- Mohrland Location within Utah Mohrland Location within the United States
- Coordinates: 39°26′25″N 111°00′55″W﻿ / ﻿39.44028°N 111.01528°W
- Country: United States
- State: Utah
- County: Emery
- Established: 1907
- Abandoned: 1938
- Named for: Mays, Orem, Heiner, Rice
- Elevation: 7,190 ft (2,190 m)
- GNIS feature ID: 1437639

= Mohrland, Utah =

Mohrland is a ghost town located in Emery County, Utah, United States. Lying in Cedar Creek Canyon near the Carbon County line, Mohrland was Emery County's largest coal mining town, with a history more typical of Carbon County's coal camps than of most Emery County communities.

==History==
Coal mining in Cedar Creek Canyon began on a small scale sometime before 1896, producing coal mainly for local home heating use. In 1907 an investment group bought the mine and surrounding land. They incorporated as the Castle Valley Fuel Company and surveyed a townsite called Mohrland. The name was formed as an acronym from the initials of the surnames of the company's principal investors: Mays, Orem, Heiner, and Rice.

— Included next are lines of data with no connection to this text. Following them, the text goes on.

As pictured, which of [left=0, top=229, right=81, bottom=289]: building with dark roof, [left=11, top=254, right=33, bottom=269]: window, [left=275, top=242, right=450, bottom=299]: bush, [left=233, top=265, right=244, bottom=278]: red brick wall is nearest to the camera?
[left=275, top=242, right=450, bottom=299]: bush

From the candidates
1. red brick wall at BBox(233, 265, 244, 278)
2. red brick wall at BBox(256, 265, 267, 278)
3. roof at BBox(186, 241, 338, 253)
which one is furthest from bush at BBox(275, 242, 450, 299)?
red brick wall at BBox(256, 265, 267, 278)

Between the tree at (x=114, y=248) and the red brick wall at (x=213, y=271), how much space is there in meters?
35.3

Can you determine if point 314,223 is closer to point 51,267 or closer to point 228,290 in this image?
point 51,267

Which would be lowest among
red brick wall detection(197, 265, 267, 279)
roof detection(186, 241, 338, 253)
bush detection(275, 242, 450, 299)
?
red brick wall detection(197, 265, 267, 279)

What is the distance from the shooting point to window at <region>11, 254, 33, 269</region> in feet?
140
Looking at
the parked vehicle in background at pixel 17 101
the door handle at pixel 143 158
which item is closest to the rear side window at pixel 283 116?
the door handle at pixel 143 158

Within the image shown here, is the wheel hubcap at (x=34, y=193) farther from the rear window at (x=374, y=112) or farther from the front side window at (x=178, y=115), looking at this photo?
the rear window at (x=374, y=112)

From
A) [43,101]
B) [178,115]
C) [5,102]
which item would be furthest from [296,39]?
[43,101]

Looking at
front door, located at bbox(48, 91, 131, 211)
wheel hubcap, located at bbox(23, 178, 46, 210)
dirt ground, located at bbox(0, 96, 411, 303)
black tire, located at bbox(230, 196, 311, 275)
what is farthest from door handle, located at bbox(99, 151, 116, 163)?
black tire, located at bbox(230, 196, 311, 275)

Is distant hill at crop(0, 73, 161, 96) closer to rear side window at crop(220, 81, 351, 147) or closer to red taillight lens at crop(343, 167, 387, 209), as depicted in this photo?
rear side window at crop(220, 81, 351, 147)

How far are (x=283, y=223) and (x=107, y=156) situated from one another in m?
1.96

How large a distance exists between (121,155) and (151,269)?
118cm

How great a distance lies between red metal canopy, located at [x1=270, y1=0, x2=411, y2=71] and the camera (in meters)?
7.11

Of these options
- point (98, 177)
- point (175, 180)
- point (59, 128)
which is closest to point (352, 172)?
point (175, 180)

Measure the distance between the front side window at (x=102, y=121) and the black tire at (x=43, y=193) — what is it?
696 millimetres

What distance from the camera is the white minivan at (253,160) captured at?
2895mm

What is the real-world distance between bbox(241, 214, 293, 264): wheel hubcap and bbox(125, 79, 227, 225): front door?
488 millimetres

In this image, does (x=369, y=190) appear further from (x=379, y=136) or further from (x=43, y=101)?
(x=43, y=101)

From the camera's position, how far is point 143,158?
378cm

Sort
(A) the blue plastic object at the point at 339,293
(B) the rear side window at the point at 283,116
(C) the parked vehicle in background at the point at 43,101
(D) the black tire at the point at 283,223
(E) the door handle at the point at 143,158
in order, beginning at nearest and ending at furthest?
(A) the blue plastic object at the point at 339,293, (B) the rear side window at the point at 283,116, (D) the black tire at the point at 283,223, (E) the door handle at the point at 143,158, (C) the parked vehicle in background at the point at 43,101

Coal started shipping by April 1910, and despite Castle Valley Fuel's financial problems, the town continued growing. A business district was soon established in Mohrland, including a hospital, company boarding house, Errol Charlestrom's Wasatch Store, a post office, and several saloons. In 1915 ownership of the mine was transferred to the United States Fuel Company, which also ran the town of Hiawatha just to the north. By 1920 Mohrland had over 200 houses, a large amusement hall, and a school. The population was about 1000.

Mohrland was a company town throughout its history; the mine owners essentially ran the town. The company worked to make it a pleasant place to live, despite its location at the edge of the desert. The streets were lined with shade trees, and a small stream ran along the canyon bottom. Mine employees' benefits included medical services, as well as regularly scheduled dances, films, and other social events. Mohrland's company baseball team was particularly popular and successful. In the spring of 1915, as champions of the Carbon County league, they played an exhibition game at Price against the Chicago White Sox, drawing an audience of over 10,000, but losing by a score of 17 to 1.

The most successful years were the early 1920s, but by 1925 coal prices and profits were down. On March 1, 1925, U.S. Fuel closed down the mine without warning, leaving Mohrland's residents without jobs and without credit at the company store. Many people had no money or food. The company reopened Mohrland just as suddenly in September 1926, and the town struggled back to its feet. In 1930 the population was 620.

Coal production continued to become less profitable during the Great Depression. In 1938 U.S. Fuel announced a decision to close Mohrland and consolidate mining operations at Hiawatha, which had a slightly shorter shipping route and more room to build a new preparation plant. The buildings were sold to a salvage company for $50 each, and very little of the town was left behind.